Applied Design - Career Guidelines

"Think not of yourself as the architect of your career but as a sculptor. Expect to have to do a lot of hard hammering and chiseling and scraping and polishing." BC Forbes

What do I need to be a designer?

Perseverance, commitment, enthusiasm, enterprise, initiative

The importance of designers in the economic and industrial development of the country, their role in cultural industries and also affecting social change, is receiving growing acknowledgement and support in our country.

The difficulty in predicting the career path of designers remains, however, one of the important differences between a design career and a more conventional profession. Often it is this uncertainty that is the main reason why it is difficult to provide career guidance and the reason for concern about job security and opportunities.

Design careers cover a wide variety of specialisations, and opportunities are constantly changing with new specialisations emerging and the boundaries between the existing disciplines disappearing due to the development of new technologies. More often than not designers have to be the creators of their own career opportunities.

Design is an intellectually demanding activity. It is the meeting point between technology and the arts and often an important cultural manifestation. Although many people do operate as self-taught designers, it is imperative that a good basic education be the starting point. Training in design will equip the prospective designer with the relevant techniques, properties of materials, production methods and latest trends.

The complexity can range from designing road signs to an aircraft or a television set. To complicate matters, different connotations and semantic interpretations are linked to the different design disciplines. For the purposes of this guide, a distinction is made between Design and Engineering Design and Architecture. Engineering Design includes civil, mechanical, production, electrical and electronic design and is mainly concerned with a products performance and production. Design includes product design, often referred to as industrial design; spatial or interior design; clothing and textile design; and graphic design also referred to as information design. These disciplines tend to require a more artistic background and training than Engineering Design.

Opportunities to study Fine Arts are included. Fine Arts graduates often move from fine arts to pursue a career in a design-related field. The design careers mentioned in this guide, are the most common. Designers tend to create their own opportunities and career specialisations within this broad spectrum.

In compiling this guide, all the facts have been based on the design education programmes currently acknowledged by SAQA (South African Qualifications Authority). Changes are, however, continually taking place and we urge all prospective students to contact the education institutions directly to obtain the latest correct information and to find out what assistance is available in preparing them more fully for a tertiary education. This will also be the only way to establish which one of the various kinds of institutions will be the correct one to cater for their particular needs, study and career goals, and purposes.

Why should I choose a career in design?

There is a rapidly growing awareness of the need for designers in South Africa. Therefore career opportunities are increasing in number and variety.
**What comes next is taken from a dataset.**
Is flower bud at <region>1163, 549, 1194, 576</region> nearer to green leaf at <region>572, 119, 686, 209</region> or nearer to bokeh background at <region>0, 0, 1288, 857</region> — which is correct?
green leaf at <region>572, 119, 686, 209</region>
Complement your latent talent and qualification with initiative, enterprise, enthusiasm, commitment and perseverance, and the sky is the limit.

What kind of person do I need to be?

No one personality type is more suited than others to a career in design. However, it is an intellectually demanding activity and there are some abilities and character traits that will stand you in good stead. Designers must be able to develop and apply ideas creatively. They must have a highly developed visual sense and judgement and they must also be able to communicate their ideas verbally and on paper. Since most design projects depend on teamwork and cooperation, designers must work well with people from different backgrounds and with different opinions.

Where do I study?

There are many options, depending on the field of design you choose. Most universities offer courses in design and there are many independent schools specialising in particular design disciplines.

This guide provides you with information on many of these. Obtain details from prospective institutions to see which suits you best. Speak to designers, students and counsellors, and visit exhibitions and design companies.

Be wary of very short courses that promise success as a designer. For example, there are many schools offering courses in computer-aided design (CAD), but they cannot replace the conceptual forming that is an integral part of conventional design education.

What do I need?

You may be required to do one or all three of the following: sit a practical examination, submit a portfolio of previous work and attend a personal interview where your motivation will be assessed.

Familiarise yourself with the courses and the admission requirements well in advance, and apply early as places are limited. A number of design schools offer bridging courses to prospective students who are not initially accepted as full-time students.

Are bursaries available?

Yes, financial aid is available to promising students. These bursaries are offered by the government, universities, industry organisations and even private individuals. Approach your chosen institution for more information and ask if a prospectus of available bursary sources is available.

Job opportunities

Opportunities after qualification, future employers and starting salaries offered all differ in the respective centres in South Africa. Information on this as well as possible assistance from a design school to find a position in industry after qualification, should be obtained from lecturers of the institution of your choice before embarking on your studies. Remember that eventual success remains to a large extent dependent on individual initiative and commitment. In some instances in-service training is offered by employers in the different disciplines to unqualified applicants. It must be kept in mind that this will mean that no recognised qualification will be obtained and this might prove to be an obstacle later on.